Non-revenue water losses are quantified the same way as water provided—volume (gallons or liters) per units of time (per minute for the actual leakage/flow rate or per year to measure accumulative losses). Water losses can also be measured in large water supply systems in terms of volume of water lost per the total length (miles or kilometers) of the pipelines that make up the water supply system. These values are then compared to the water supply flow rates to determine the percent of total water being lost or otherwise unaccounted for. As a general rule, water losses will vary proportionally with the age of the water supply system, or the ages of the various subsections of large metropolitan systems. Larger, older cities can have sections less than a decade old or older than a century.
Since the city operating a water supply system can be its own customer, certain water flows are considered to be accounted for but non-revenue in the sense that the city does not charge itself for water usage. These applications include firefighting services, park sprinkler and irrigation systems, city-owned pools and recreational facilities, etc.
LEAK DETECTION METHODS
Acoustic detection remains the primary means of detecting and locating pipeline leaks. The method of acoustic leak detection is described as “the systematic method of using listening equipment to survey the distribution system, identify leak sounds, and pinpoint the exact locations of hidden underground leaks.” Water escaping under high pressure from a pipe leak or crack makes a distinct rushing or hissing sound that can carry considerable distance along the length of the pipe itself (in contrast, the loose soil surrounding the pipe in its backfilled trench makes a poor conductor of sound). In this sense, the pipe acts as a medium for transmitting sound. In doing so, it can act like the strings on a guitar, vibrating with different pitches for different pipe lengths, diameters, and materials. Small diameter metal pipes carry sound the greatest distance, up to 1,000 linear feet, while large diameter polyvinyl chloride (PVC) pipes can carry sound only 100 feet.
The listening devices used to detect this sound come in various operational modes. They can be mobile or fixed, direct or indirect, external or internal, or transit data via radio or utilize manual download into laptop computers. There are mobile acoustic sensors that are manually operated or run along the pipe segment on wheels. In either case, the sensors consist of ground microphones that listen below the surface as the operator walks along the pipe segment. As he operates his sensor, the signal will get louder as he zeroes in on its location. There are also permanently mounted units in fixed locations along the pipe network. Accuracy is typically between 3–4 feet—more than sufficient to allow digging operations to expose and repair the leak. The use of mobile devices can be hampered by local environment and engineered structures. Sound at the surface can be muffled by deep soil, thick roadway pavement, or heavy local traffic.

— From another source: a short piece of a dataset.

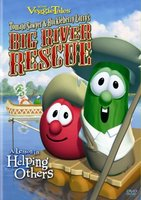 VeggieTales: Tomato Sawyer & Huckleberry Larry's Big River Rescue movie poster (2008) picture MOV_eacafcf7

Secondary leak detection methods utilize pressure differences. These are measured by strategically located flow meters and pressure gauges that can, by differences in the readings, bracket the location of the leak. For example, if flow rates at the start of the pipe length are significantly higher than at its terminus, it is likely that there is a leak occurring between these two points. Pressure drops compared to initial operating condition immediately after installation will indicate the escape of water and subsequent lowering of pressure from its original state. The two systems can be used together with the pressure and flow differentials used to bracket the leak’s location and mobile acoustic sensors running along this bracketed length to pinpoint its location. The use of the former saves considerable time and tedious effort by the latter.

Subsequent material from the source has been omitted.